Like a deadly armada advancing on the South, this TRMM image shows a dramatic line of towering, severe thunderstorms on May 6. The storms were part of a three-day, widespread outbreak of severe weather across the southern Plains and southeast during May 4-May 6. The Tropical Rainfall Measurement Mission (TRMM) satellite uses the Precipitation Radar, designed and built by the Japanese space agency JAXA, to measure precipitating ice and rainfall inside clouds. It is the only weather radar used in space.
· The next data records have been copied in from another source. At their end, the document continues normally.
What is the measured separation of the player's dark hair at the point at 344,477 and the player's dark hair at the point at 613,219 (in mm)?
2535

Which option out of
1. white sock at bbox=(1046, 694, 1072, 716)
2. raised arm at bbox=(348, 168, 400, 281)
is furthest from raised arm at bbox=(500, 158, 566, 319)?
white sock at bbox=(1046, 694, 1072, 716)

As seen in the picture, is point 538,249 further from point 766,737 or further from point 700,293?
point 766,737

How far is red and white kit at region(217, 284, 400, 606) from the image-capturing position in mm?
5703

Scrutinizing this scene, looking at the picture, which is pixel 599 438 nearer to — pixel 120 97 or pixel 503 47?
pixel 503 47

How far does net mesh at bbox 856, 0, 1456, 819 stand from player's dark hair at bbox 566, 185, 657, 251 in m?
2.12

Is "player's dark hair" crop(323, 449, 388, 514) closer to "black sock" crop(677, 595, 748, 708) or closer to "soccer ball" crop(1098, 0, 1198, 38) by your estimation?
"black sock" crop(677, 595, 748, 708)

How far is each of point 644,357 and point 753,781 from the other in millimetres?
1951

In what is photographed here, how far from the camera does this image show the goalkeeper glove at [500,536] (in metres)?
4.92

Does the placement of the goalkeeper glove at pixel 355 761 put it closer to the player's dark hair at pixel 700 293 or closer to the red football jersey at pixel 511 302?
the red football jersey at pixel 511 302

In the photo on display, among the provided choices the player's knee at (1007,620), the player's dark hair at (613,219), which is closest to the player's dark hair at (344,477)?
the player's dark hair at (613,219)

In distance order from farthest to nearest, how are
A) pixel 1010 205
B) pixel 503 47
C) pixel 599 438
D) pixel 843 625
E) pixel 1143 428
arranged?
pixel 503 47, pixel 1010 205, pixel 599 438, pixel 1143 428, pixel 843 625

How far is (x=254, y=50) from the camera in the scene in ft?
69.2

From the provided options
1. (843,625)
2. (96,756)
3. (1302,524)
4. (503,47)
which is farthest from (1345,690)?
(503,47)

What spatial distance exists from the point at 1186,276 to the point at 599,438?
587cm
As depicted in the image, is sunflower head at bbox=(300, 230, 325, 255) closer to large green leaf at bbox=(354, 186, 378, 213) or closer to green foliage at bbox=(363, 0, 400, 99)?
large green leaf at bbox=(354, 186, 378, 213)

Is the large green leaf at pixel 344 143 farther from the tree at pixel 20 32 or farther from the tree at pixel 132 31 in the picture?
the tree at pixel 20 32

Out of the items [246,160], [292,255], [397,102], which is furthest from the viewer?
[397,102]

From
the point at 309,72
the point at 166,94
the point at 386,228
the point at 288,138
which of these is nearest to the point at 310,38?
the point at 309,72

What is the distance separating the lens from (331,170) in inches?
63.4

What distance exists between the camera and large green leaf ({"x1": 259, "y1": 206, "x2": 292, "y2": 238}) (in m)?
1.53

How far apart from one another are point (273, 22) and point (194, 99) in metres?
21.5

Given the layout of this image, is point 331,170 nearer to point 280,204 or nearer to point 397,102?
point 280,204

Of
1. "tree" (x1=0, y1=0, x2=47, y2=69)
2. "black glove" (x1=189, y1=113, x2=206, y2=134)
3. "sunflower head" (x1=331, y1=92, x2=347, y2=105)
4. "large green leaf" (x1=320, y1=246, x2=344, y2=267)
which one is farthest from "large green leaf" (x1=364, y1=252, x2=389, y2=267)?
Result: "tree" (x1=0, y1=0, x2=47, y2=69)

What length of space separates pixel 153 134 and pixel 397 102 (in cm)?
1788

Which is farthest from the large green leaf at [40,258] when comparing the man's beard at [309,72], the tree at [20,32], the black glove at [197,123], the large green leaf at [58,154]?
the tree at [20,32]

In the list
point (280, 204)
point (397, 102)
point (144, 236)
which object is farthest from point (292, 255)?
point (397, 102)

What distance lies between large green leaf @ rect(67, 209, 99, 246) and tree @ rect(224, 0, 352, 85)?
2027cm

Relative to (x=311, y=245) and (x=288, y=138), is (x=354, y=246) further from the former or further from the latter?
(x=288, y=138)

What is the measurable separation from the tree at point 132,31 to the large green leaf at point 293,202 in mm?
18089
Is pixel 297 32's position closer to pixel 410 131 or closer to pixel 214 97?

This particular overpass occurred at 5:16 pm EDT as the line of menacing storms was producing numerous episodes of damaging hail, strong winds and tornadoes. The colors indicate the relative height of the rain cells (30 dBZ echo surface) embedded within the squall line, with reds indicating cell tops in the range of 13-16 km.
 Link to image of TRMM PR top down view
 Link to image  Stratiform to convective slice
TRMM Maps a Severe Southern Squall Line

These two images dramatically portray the rain structure of a severe-weather producing squall line that developed across the southeast on May 6, 2003. The TRMM Precipitation Radar (PR), built by the Japan Aerospace Exploration Agency JAXA, overflew the line at 5:16 pm EDT. Colors indicate the rainfall echo intensity in dBZ - the strongest cells (heaviest rains) are shown on the red end of the scale. The left image shows a top-down view of heavy convective and lighter stratiform rain embedded within the cloud mass. The right image shows a cross section taken perpendicular to the squall line, from west to east. Textbook squall line precipitation structure is evident, with a tall, leading line of heavy convective towers, a well-defined transition region of light rain, and the broad, shallow region of trailing stratiform rain. A radar "bright band" of melting snow can be seen as a horizontal green layer at 5 km height within the 20 dBZ contour of the stratiform rain region.